Note that alpha was divided by two, since we'll be calculating both the upper and lower bounds: had we been interested in a single sided interval then we would have omitted this step.

Now to complete the picture, we'll get the (one-sided) width of the interval from the t-statistic by multiplying by the standard deviation, and dividing by the square root of the sample size:

double w = T * Sd / sqrt(double(Sn));

The two-sided interval is then the sample mean plus and minus this width.

And apart from some more pretty-printing that completes the procedure.

Let's take a look at some sample output, first using the Heat flow data from the NIST site. The data set was collected by Bob Zarr of NIST in January, 1990 from a heat flow meter calibration and stability analysis. The corresponding dataplot output for this test can be found in section 3.5.2 of the NIST/SEMATECH e-Handbook of Statistical Methods..

__________________________________ 2-Sided Confidence Limits For Mean __________________________________ Number of Observations = 195 Mean = 9.26146 Standard Deviation = 0.02278881 ___________________________________________________________________ Confidence T Interval Lower Upper Value (%) Value Width Limit Limit ___________________________________________________________________ 50.000 0.676 1.103e-003 9.26036 9.26256 75.000 1.154 1.883e-003 9.25958 9.26334 90.000 1.653 2.697e-003 9.25876 9.26416 95.000 1.972 3.219e-003 9.25824 9.26468 99.000 2.601 4.245e-003 9.25721 9.26571 99.900 3.341 5.453e-003 9.25601 9.26691 99.990 3.973 6.484e-003 9.25498 9.26794 99.999 4.537 7.404e-003 9.25406 9.26886

As you can see the large sample size (195) and small standard deviation (0.023) have combined to give very small intervals, indeed we can be very confident that the true mean is 9.2.

For comparison the next example data output is taken from P.K.Hou, O. W. Lau & M.C. Wong, Analyst (1983) vol. 108, p 64. and from Statistics for Analytical Chemistry, 3rd ed. (1994), pp 54-55 J. C. Miller and J. N. Miller, Ellis Horwood ISBN 0 13 0309907. The values result from the determination of mercury by cold-vapour atomic absorption.

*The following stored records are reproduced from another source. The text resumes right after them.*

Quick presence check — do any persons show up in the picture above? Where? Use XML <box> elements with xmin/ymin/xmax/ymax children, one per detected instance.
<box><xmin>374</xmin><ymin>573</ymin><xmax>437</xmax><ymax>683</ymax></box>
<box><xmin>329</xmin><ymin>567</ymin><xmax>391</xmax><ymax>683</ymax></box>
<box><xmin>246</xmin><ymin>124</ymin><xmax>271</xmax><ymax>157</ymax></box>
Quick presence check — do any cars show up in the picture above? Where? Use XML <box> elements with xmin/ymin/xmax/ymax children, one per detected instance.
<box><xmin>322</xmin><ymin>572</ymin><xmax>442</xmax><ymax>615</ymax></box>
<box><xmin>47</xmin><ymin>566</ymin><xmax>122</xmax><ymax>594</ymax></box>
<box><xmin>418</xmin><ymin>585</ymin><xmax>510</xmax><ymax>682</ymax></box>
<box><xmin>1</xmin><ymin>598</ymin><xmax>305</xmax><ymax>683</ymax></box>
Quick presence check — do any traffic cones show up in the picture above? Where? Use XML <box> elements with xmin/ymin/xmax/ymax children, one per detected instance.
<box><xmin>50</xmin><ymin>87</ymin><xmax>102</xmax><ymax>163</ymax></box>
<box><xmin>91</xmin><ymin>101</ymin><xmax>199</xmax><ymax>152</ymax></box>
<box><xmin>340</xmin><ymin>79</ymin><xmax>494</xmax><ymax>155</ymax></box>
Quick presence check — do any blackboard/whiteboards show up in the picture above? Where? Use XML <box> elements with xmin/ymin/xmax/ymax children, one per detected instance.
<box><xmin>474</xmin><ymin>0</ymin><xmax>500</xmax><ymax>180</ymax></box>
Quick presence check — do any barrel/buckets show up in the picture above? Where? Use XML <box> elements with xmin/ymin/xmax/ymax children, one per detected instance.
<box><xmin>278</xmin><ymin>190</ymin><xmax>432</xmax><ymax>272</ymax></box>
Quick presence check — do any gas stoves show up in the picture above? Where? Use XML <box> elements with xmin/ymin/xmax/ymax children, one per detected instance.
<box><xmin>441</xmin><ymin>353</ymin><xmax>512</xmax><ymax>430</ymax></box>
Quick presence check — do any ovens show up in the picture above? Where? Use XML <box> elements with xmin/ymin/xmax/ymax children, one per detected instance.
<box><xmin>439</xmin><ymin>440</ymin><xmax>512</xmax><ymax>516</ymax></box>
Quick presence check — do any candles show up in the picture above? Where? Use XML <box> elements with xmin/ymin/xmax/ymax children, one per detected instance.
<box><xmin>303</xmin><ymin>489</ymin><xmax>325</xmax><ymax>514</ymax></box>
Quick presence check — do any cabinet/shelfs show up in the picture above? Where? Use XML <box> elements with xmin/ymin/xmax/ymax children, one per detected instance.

__________________________________ 2-Sided Confidence Limits For Mean __________________________________ Number of Observations = 3 Mean = 37.8000000 Standard Deviation = 0.9643650 ___________________________________________________________________ Confidence T Interval Lower Upper Value (%) Value Width Limit Limit ___________________________________________________________________ 50.000 0.816 0.455 37.34539 38.25461 75.000 1.604 0.893 36.90717 38.69283 90.000 2.920 1.626 36.17422 39.42578 95.000 4.303 2.396 35.40438 40.19562 99.000 9.925 5.526 32.27408 43.32592 99.900 31.599 17.594 20.20639 55.39361 99.990 99.992 55.673 -17.87346 93.47346 99.999 316.225 176.067 -138.26683 213.86683

This time the fact that there are only three measurements leads to much wider intervals, indeed such large intervals that it's hard to be very confident in the location of the mean.